_What is expected:_
Please set down each of the lines below once more, exactly, omitting all pictures.
********************
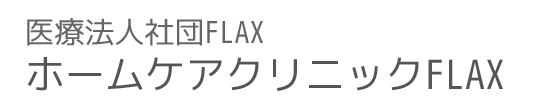 ホームケアクリニックFLAX 札幌市西区八軒7条西  内科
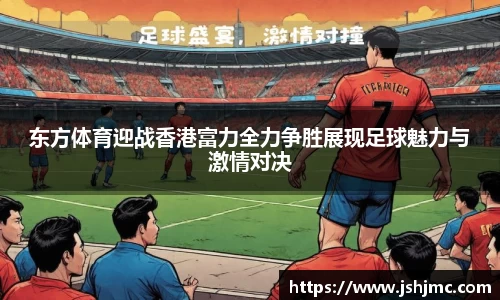 完美体育平台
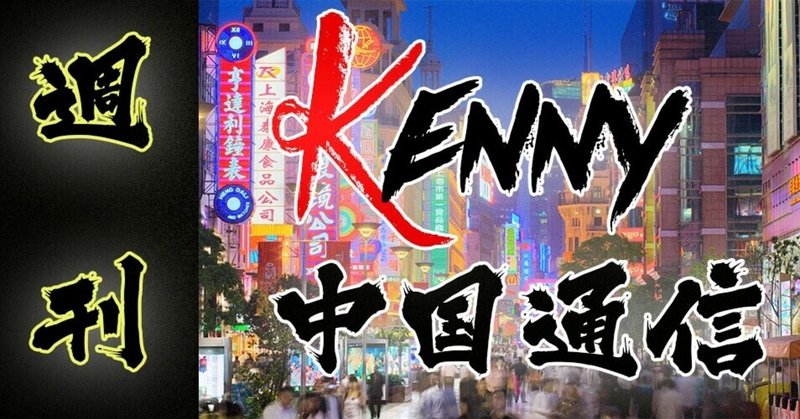週刊KENNY中国通信(2021.10.22)
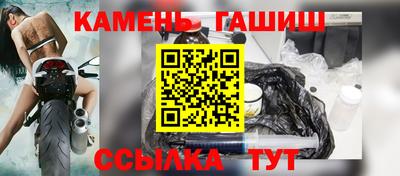 альфа пвп VHQ Кимры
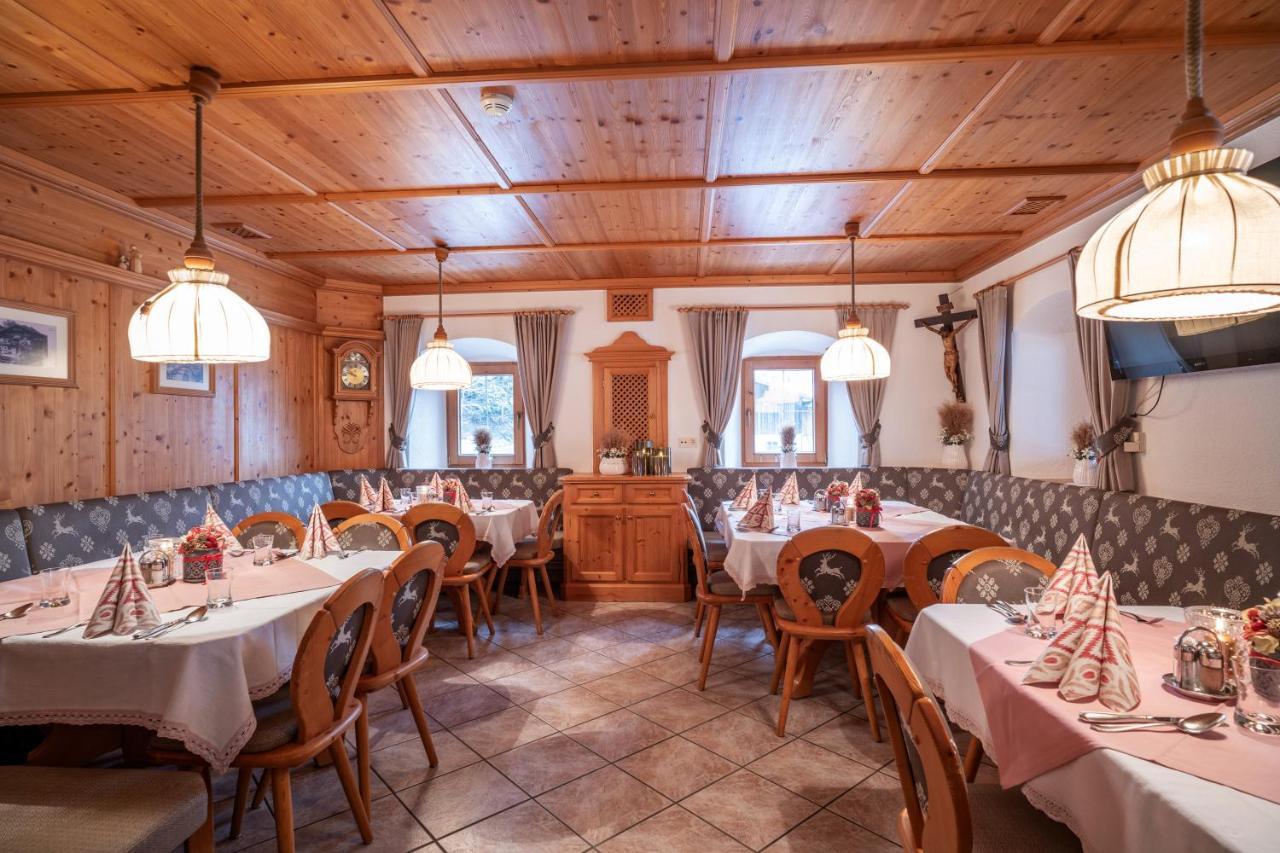 Hotel - Gasthof Maerzenklamm Stumm Zewnętrze zdjęcie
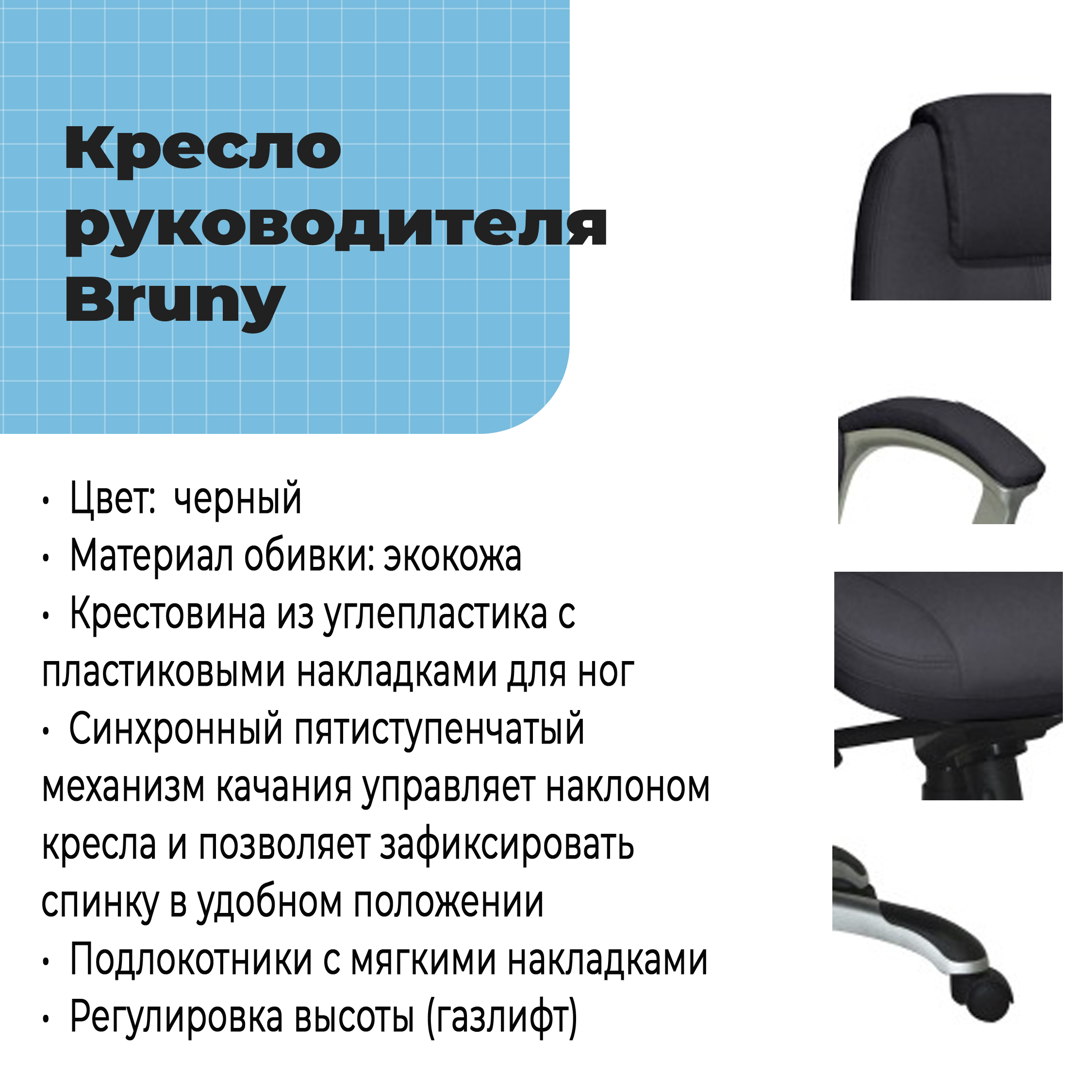 Кресло руководителя Bruny Black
********************
_Answer to this task:_
 ホームケアクリニックFLAX 札幌市西区八軒7条西  内科
 完美体育平台
週刊KENNY中国通信(2021.10.22)
 альфа пвп VHQ Кимры
 Hotel - Gasthof Maerzenklamm Stumm Zewnętrze zdjęcie
 Кресло руководителя Bruny Black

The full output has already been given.